You know how they get the ingredient names for shampoo? There’s a small group of marketing hacks crowded around a dark, veneered table in a dingy office listening to a country rock station on a 30-year-old boom box and playing Scrabble. There’s always that one cheater who can’t spell worth a durn, so he just makes up words to stretch the tiles out to hit a triple word space. And when the others call him on it, he says, “Um, that’s an ingredient in the shampoo we’re marketing.” And nobody knows any different, so they go along with it, and then the guy is committed to putting that word on the bottle. That’s how it’s done. I know. I’ve seen it happen.
Anyway, no, I wasn’t reading the ingredients for any reason except that it’s boring in the shower and I tend to read whatever is in front of me. If they put flight instructions on the backs of ketchup bottles, I’d be a pilot by now.
So, I’m reading the bottle and I see that my new, free shampoo contains caffeine and menthol. Why? Do I not have enough vices in my life? What – no bourbon?

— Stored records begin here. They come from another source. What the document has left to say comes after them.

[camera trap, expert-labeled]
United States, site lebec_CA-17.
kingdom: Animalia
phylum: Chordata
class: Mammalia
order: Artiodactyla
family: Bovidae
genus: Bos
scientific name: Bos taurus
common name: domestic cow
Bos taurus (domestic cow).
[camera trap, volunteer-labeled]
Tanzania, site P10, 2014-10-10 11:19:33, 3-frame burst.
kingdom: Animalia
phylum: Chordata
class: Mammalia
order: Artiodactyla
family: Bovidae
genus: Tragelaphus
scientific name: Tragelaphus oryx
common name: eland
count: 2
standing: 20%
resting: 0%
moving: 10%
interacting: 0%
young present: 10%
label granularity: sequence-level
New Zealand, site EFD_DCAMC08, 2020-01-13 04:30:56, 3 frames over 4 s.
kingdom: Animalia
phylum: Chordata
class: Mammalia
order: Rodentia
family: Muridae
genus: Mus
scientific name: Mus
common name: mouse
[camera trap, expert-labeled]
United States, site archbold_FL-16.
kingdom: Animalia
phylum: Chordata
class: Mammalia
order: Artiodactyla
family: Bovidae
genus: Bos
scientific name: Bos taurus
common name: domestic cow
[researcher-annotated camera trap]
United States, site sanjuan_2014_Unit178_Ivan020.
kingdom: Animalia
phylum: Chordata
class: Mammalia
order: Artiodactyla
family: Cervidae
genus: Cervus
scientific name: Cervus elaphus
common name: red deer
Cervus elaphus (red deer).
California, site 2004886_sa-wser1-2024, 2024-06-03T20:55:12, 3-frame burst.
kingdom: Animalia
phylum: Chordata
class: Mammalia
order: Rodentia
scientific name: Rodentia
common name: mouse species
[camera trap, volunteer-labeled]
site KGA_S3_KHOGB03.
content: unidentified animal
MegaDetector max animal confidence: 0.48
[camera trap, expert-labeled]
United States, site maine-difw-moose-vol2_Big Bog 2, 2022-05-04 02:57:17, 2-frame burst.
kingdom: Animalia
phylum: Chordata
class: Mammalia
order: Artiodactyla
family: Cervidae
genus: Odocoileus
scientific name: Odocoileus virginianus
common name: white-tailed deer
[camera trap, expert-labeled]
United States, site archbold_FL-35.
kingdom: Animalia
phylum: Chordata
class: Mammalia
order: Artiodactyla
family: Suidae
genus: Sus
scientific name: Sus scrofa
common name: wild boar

Is this a shampoo or an appetite suppressant?
I did notice later in the day that I was a bit groggy but my hair was wide awake – and craving a cigarette.
These particular ingredients are highlighted at the top of the bottle.
How does something like this happen to shampoo? There’s a small group of marketing hacks crowded around a dark, veneered table in a dingy office listening to a country rock station on a 30-year-old boom box and one of them says, “Hey, we need to come up with ideas for that new men’s shampoo. What are some manly things we could put in it?”
“Maybe we could bottle Jennifer Aniston,” one guy says. “Men would buy that.” And they all laugh.
“C’mon guys,” the first one says. “Let’s get serious. I have to have this turned in by the end of the day.”
There’s a long silence. Finally, one of the guys, who has been staring down at his half-empty Coca-Cola can, says, “How about caffeine?”
Another looks down and notices his pack of Camel cigarettes and says, “Yeah, and menthol.” And they all have a good chuckle. Then they go back to playing Scrabble.